How does Chromatography work?
No matter the type of chromatography we’re considering, all depend on components moving through a substance, which can be called differential migration. At the conclusion of the process, we measure the differences in the distances and rates that substances move. The process involves two stages: the mobile stage and the stationary stage. The results come from measuring the point at which different compounds stop moving. At that point, they have separated from other compounds. Here is a brief introduction to the main types of chromatography.

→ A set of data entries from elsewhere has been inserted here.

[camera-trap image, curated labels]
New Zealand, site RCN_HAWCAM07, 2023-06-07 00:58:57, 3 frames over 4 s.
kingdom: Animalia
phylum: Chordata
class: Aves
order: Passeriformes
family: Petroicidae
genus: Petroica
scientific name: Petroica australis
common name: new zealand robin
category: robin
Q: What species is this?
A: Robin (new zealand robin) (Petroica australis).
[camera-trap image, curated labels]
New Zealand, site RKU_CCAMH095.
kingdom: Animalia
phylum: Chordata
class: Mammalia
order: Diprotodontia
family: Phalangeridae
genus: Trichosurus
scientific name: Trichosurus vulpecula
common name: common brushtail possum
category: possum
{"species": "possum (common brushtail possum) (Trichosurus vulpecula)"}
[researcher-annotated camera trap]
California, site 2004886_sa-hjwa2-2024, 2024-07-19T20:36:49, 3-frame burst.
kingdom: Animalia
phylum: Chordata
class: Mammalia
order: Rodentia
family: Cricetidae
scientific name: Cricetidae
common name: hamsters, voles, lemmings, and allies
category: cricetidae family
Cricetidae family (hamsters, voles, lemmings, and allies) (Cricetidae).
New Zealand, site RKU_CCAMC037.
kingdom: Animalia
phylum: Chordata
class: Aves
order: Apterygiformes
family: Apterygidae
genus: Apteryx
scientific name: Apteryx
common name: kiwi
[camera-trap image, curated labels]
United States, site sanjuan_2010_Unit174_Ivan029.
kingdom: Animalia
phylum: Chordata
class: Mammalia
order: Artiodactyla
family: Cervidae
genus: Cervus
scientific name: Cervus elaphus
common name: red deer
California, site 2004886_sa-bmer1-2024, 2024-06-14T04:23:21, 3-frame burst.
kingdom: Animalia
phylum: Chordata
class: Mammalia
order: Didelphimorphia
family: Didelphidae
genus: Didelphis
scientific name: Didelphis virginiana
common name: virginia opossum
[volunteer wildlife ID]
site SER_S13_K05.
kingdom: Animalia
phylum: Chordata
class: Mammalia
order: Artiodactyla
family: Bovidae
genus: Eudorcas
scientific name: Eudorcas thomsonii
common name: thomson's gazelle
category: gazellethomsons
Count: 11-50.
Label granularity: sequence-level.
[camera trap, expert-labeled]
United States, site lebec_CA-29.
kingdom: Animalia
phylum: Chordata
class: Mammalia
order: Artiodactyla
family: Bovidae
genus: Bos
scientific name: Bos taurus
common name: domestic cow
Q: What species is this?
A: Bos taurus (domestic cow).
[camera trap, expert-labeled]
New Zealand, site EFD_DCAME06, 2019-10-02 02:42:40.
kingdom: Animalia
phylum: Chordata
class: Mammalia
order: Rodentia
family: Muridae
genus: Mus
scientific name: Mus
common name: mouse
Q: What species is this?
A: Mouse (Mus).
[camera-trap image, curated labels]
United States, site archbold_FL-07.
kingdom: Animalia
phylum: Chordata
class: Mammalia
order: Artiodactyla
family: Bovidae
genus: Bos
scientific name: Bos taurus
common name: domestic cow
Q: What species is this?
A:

What types of chromatography are there?

  • Paper chromatography—You’re already familiar with this type, as our initial experiment is based on it. Here, the mobile is the solvent and the stationary is the paper that’s placed in the solvent. As you have seen, capillary action moves the solvent through the stationary phase.
  • Column chromatography—An adsorbent (a substance that absorbs another) is packed into a column, perhaps in a laboratory glass, and a solution containing the mixture is put on top. As the mixture travels through the adsorbent, components stop at different levels, differentiating them from the others.
  • Gas chromatography—This is a type of column chromatography that uses gases as the mobile phase and components are separated by adsorption. The automated gas chromatograph is used in this process. But, as you've already learned, they’re not yet in backpacks.
  • Thin layer chromatography—is used for non-volatile mixtures.A thin coating of adsorbent material is put on a plate or aluminum foil (stationary phase). A solvent is drawn up the plate by capillary action (mobile phase).

How are results measured?
We measure how far a compound travels by measuring the distance the solute moves and dividing it by the total distance the solvent moves. The resulting retention factor (Rf) is what we compare the values of a known compounds, showing whether they are similar or identical.

So, whether you’re looking for a science project or a career, you might consider how chromatography could help.